Pepe The Frog creator shuts down Islamophobic “alt-right” children’s book 

Aux News Matt Furie

Matt Furie—the comic-book artist who created a friendly stoner frog named Pepe and then watched with horror as it was co-opted as a symbol of the loose collection of misanthropes and bigots known as the “alt-right”—has, to his eternal credit, refused to acquiesce to the meme Nazis. First he killed off Pepe back in May, and then he launched a successful Kickstarter campaign to resurrect the character as the chill, non-racist party dude he was originally intended to be.

Now Furie is going on the offensive, as Vice News and the Dallas Observer report that Furie has successfully petitioned to shut down an “alt-right” indoctrination tool/children’s book called The Adventures of Pepe And Pede, which pits Furie’s creation and a caterpillar named Pede against a bearded alligator named “Alkah”and his minions, “pink creatures covered in mud that look similar to women in burqas.”

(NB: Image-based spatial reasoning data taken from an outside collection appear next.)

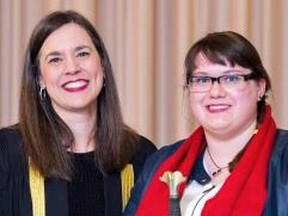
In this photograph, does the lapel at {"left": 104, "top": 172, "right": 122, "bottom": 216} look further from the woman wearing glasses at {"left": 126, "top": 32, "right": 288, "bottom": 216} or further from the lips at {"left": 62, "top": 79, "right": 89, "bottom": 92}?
the lips at {"left": 62, "top": 79, "right": 89, "bottom": 92}

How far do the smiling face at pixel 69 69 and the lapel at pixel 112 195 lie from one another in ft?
0.77

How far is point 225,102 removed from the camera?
1.55m

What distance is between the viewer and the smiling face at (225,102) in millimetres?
1546

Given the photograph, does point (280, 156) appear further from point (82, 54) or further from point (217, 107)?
point (82, 54)

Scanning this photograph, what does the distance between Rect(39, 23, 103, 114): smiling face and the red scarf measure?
1.08 ft

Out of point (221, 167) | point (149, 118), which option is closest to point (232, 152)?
point (221, 167)

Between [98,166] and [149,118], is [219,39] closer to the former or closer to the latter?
[98,166]

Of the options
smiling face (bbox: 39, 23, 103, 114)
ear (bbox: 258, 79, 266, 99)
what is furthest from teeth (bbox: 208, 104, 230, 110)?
smiling face (bbox: 39, 23, 103, 114)

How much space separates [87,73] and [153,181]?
38 cm

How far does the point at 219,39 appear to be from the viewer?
1590mm

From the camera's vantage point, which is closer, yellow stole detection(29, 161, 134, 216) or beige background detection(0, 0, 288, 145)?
yellow stole detection(29, 161, 134, 216)

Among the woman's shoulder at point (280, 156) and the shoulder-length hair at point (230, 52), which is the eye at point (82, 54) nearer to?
the shoulder-length hair at point (230, 52)

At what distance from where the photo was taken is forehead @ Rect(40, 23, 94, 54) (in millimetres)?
1762

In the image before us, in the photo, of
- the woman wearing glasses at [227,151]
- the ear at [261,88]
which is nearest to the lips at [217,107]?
the woman wearing glasses at [227,151]
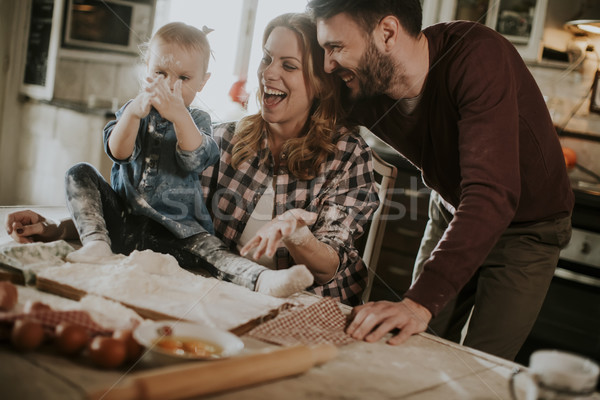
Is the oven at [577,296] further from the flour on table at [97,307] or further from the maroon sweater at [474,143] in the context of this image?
the flour on table at [97,307]

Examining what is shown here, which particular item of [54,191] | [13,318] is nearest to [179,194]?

As soon as he found out about the book, which hit Amazon in August 1, Furie lawyered up. (The book is still on Amazon, but listed as “currently unavailable.”) His attorneys contacted the book’s author, Eric Hauser, who promptly confessed to copying Furie’s art. “Mr. Hauser admitted it,” Louis Tompros, one of Furie’s attorneys, tells Vice. “There’s no question it was copyright infringement. [We] were able to negotiate [settlement] over the course of just a few days.” Aiding in the settlement were notes from Hauser to illustrator Nina Khalova, including one that says, “I want The Frog to look very similar to this frog. He will have a blue shirt.”

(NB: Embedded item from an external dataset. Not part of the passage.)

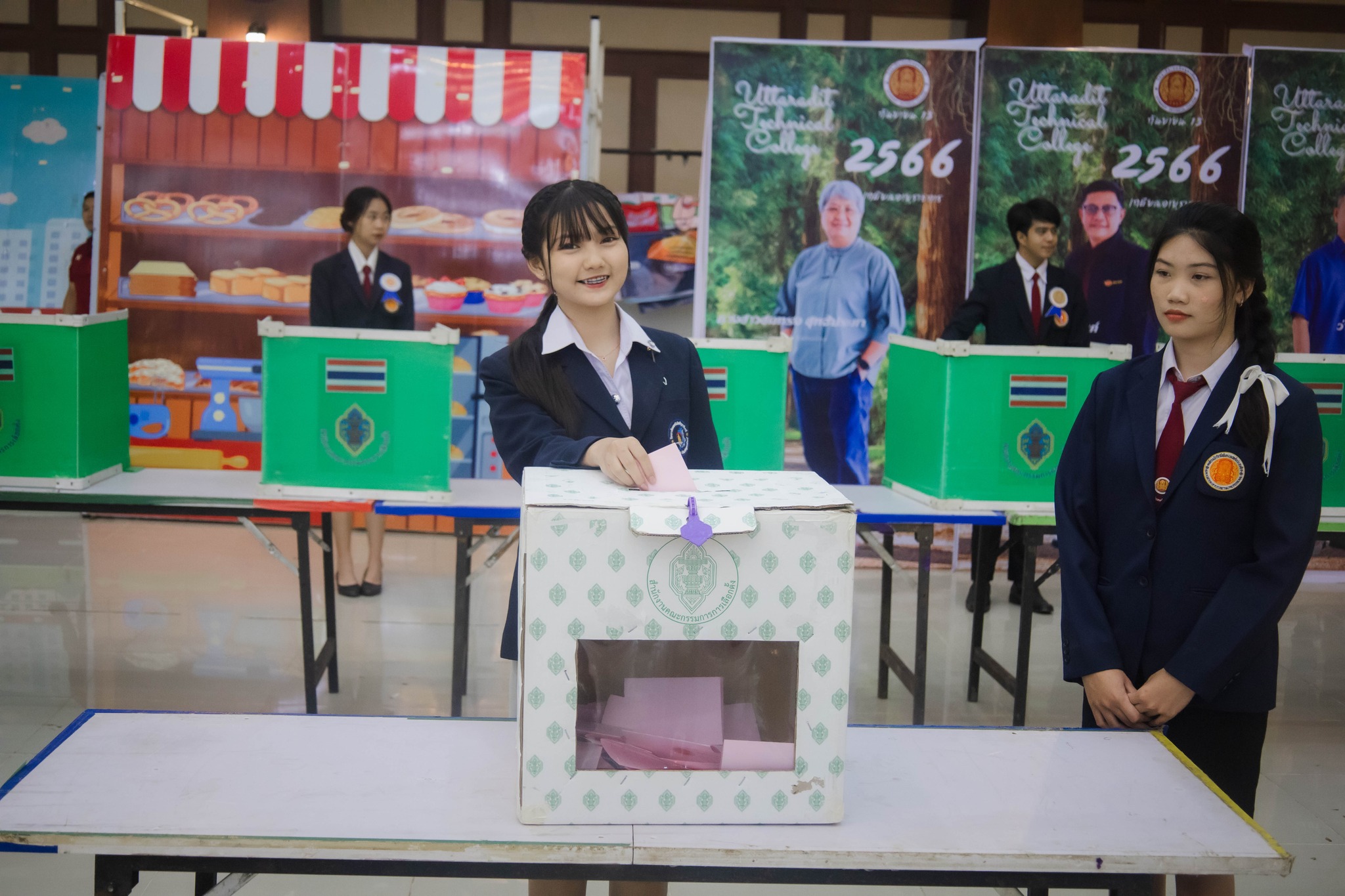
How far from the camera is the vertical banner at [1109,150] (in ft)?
18.9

According to the settlement, Hauser is prohibited from selling any more copies of the book, and must donate all the profits he’s made so far, such as they are, to the Muslim rights advocacy group Council on American-Islamic Relations. Hauser has also resigned from his job as an assistant principal (!) at a Denton, Texas middle school, and publisher Post Hill Press, which picked up the book for wide release after Hauser initially self-published it, has removed the book from its release schedule.

Earlier this month, Post Hill told Vice in an email, “We do know that some are trying to make Pepe and Pede controversial, but we do not consider it to be … It’s unfortunate that an educator who has written a book that uplifts the virtues of truth and honesty has received such scrutiny.” Still on the publisher’s docket for the fall are a children’s book called Thump: The First Bundred Days, which re-imagines President Trump as an equally effective, far cuter bunny rabbit, and something called The Social Justice Warrior Handbook: A Practical Survival Guide For Snowflakes, Millennials, And Generation Z that features a prominent pull quote from Ann Coulter on the cover.